NEW YORK, JUNE 12

A teenager who recorded the murder of George Floyd in a clear and unrelenting single shot with her cellphone was recognized on Friday by the arbiters of the highest honors in U.S. journalism.

The Pulitzer Board awarded Darnella Frazier a special citation for a video she said has haunted her ever since, showing Floyd's death beneath the knee of Derek Chauvin, a white Minneapolis policeman. Chauvin was convicted of murdering Floyd in a trial during which Frazier's video was played repeatedly.

The citation at the 2021 Pulitzer Prize ceremony is a rare instance of the board recognizing the journalistic achievement of someone with no professional experience in the field, a striking distinction in the genre sometimes known as citizen journalism.

Frazier, 18, was recognized for recording a "transformative video that jolted viewers and spurred protests against police brutality around the world," Mindy Marques, co-chair of the Pulitzer Board, said at Friday's online announcement ceremony.

Frazier's video shows Chauvin kneeling on the neck of Floyd, a 46-year-old Black man in handcuffs, for about 9 minutes while arresting him on suspicion of using a fake $20 bill on May 25, 2020. Floyd begs for his life before dying on the Minneapolis road.

Frazier has rarely discussed the video she made, but she testified for the prosecution at Chauvin's murder trial this year, where members of Floyd's family were sometimes seen averting their gaze each time her video was replayed.

She told jurors that she was taking her nine-year-old cousin to buy snacks when she saw "a man terrified, scared, begging for his life," and so pulled out her cellphone and hit record. She uploaded the video to Facebook later that night, where it would be watched by millions of people around the world.

Chauvin is due to be sentenced on June 25.

Frazier could not be reached for comment on Friday, and a lawyer who represented her during the Chauvin trial did not respond to an email seeking comment.

Her video is widely credited with bringing attention to a police killing that might otherwise not even have made the local news. It has been compared to the similarly galvanizing videos made by George Holliday in 1991 of Los Angeles police beating Rodney King, a Black motorist, and by Ramsey Orta in 2014 of a New York City policeman killing Eric Garner, a Black man, with a banned chokehold.

The Pulitzer Board called Frazier an example of "the crucial role of citizens in journalists' quest for truth and justice."

Michael Deas, a professor at Northwestern University's Medill School of Journalism, said Frazier's video "fulfilled a public service."

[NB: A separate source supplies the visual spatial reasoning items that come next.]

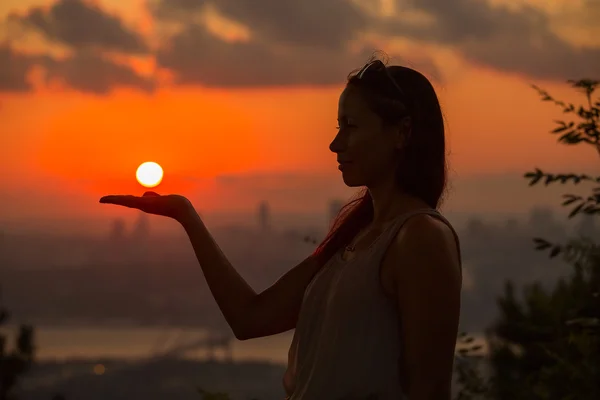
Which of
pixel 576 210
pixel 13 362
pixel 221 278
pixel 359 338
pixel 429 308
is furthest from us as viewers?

"She is fittingly worthy, placing her in the company of past recipients, like Ida B. Wells," he said, referring to the pioneering Black journalist.

Even before Friday's awards ceremony there was speculation that Frazier's video might be recognized. In December, it earned Frazier the 2020 Benenson Courage Award from PEN America, presented to her by the filmmaker Spike Lee.

On the first anniversary of Floyd's murder, Frazier wrote about the lingering trauma in a message on Facebook.

"A lot of people call me a hero even though I don't see myself as one. I was just in the right place at the right time," she wrote. "Behind this smile, behind these awards, behind the publicity, I'm a girl trying to heal from something I am reminded of every day."